Y. enterocolitica is sensitive to irradiation, pasteurization and organic acids, but it withstands 5% sodium chloride. Growth within protozoa may protect it from the effects of chlorine. Y. enterocolitica is susceptible to heat, including hot water (80 C, 10-20 seconds) used during slaughterhouse cleanup, pasteurization (71.8 F, 18 seconds), and final internal cooking temperatures recommended for pork (160 F).
Y. enterocolitica is present in wildlife, cattle, sheep and clinically healthy pigs worldwide. In a survey of U.S. hogs, we detected Y. enterocolitica on 53.3 percent of the farms (41 of 77) and in 12.4 percent of hog fecal samples (345 of 2,793). At the retail level, Y. enterocolitica was isolated from 19.8 percent of packaged pork and in 11.5 percent of ground pork samples.
Pigs are the major livestock reservoir of human pathogenic serotypes O:3 and O:9 worldwide. In Scandinavia, antibodies to Y. enterocolitica serotype O:3 in slaughterhouse workers exceeded those in the general population, suggesting occupational risk from exposure to infected pigs. In Europe, clinical isolates of serogroups O:3 and O:9 have implicated consumption of raw or undercooked pork.
Bacteriological isolation methods can identify Yersinia in ~5 days to 2 weeks. More rapid PCR methods can detect one bacterium in a very small sample volume (5 ul) within ~48 hours.
“DNA fingerprinting” by PFGE has tracked its spread from pigs through the slaughterhouse to pork at the retail level. PFGE has also shown that sows transmit Y. enterocolitica via the fecal-oral route to piglets, which may contaminate the finisher house. These strains may persist in the finisher house for up to four years.

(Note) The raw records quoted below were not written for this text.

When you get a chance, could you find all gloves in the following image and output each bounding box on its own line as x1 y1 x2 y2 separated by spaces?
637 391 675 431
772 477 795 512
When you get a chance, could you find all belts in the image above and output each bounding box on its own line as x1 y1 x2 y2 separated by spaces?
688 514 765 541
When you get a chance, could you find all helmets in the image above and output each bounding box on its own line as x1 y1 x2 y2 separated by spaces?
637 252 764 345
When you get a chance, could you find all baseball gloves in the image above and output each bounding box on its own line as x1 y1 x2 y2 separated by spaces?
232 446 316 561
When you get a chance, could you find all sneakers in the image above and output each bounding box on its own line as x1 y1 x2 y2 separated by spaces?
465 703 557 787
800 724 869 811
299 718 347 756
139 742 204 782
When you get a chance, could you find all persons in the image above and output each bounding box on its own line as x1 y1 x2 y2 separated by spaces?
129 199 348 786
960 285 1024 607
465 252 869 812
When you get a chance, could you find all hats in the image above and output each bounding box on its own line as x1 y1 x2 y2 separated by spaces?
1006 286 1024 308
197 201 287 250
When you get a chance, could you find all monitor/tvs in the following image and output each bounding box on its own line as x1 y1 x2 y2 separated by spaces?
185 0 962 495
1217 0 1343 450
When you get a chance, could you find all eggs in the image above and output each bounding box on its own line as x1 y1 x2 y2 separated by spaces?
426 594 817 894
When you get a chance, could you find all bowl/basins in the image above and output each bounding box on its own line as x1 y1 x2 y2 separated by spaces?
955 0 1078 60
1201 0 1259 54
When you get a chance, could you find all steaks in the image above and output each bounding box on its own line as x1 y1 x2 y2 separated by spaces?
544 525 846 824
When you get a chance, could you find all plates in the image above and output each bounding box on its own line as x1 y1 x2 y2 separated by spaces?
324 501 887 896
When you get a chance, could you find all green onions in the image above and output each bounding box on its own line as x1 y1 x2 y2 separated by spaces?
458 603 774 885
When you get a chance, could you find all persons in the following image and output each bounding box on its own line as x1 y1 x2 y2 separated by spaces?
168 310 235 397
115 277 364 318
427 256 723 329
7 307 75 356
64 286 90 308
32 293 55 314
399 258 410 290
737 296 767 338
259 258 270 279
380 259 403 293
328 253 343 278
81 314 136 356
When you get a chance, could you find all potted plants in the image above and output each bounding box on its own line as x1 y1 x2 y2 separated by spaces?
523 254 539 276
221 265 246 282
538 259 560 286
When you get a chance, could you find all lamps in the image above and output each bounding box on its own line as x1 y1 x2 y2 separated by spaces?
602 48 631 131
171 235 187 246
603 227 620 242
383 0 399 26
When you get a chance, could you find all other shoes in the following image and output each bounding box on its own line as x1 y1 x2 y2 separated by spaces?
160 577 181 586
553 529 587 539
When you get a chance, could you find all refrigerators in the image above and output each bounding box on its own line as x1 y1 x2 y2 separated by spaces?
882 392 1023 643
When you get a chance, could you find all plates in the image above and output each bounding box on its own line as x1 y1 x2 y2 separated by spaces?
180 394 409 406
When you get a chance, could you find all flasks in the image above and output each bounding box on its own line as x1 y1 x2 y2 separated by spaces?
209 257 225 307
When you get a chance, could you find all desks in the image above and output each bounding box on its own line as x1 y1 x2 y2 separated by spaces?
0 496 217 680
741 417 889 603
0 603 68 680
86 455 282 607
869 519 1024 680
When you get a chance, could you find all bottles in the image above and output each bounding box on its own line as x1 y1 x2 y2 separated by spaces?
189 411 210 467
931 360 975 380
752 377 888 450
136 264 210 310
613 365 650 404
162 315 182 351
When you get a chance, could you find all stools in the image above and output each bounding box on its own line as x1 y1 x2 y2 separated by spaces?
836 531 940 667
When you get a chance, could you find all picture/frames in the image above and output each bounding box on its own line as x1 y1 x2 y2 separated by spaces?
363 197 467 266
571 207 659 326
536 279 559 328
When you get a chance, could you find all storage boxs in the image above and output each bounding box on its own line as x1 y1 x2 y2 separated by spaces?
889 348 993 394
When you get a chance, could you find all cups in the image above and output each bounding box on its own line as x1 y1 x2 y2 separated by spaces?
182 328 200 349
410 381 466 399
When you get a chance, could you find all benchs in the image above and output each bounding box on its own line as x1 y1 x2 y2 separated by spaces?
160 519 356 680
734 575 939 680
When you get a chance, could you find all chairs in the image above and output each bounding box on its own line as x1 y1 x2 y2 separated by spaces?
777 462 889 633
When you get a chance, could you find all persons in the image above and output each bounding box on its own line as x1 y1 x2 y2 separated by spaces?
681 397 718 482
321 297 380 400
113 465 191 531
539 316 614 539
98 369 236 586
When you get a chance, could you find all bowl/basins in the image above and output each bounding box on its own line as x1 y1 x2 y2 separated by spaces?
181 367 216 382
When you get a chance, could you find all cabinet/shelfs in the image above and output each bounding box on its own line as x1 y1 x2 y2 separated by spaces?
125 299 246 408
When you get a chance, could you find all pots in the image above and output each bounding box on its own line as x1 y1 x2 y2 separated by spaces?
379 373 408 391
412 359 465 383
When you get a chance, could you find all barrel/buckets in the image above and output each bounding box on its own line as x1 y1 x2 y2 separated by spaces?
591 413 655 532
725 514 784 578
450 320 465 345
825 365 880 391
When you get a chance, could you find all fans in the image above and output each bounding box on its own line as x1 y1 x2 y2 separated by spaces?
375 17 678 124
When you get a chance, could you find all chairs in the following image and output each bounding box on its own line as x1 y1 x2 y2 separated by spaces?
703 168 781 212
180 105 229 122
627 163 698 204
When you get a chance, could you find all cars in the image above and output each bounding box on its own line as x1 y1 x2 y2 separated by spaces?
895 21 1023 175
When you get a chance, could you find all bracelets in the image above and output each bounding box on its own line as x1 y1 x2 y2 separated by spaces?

In summary, reduction of Y. enterocolitica is of importance to the pork industry because:
Pigs are the major animal reservoir of strains pathogenic to humans
Epidemiology links human yersiniosis to consumption of raw/undercooked contaminated pork
It is the only bacterial foodborne pathogen under FoodNet surveillance directly linked to pigs and pork.
Irene V. Wesley, DrPH, is a Microbiologist and Lead Scientist at the Preharvest Food Safety and Enteric Diseases Research Unit, USDA, ARS, National Animal Disease Center, in Ames, Iowa.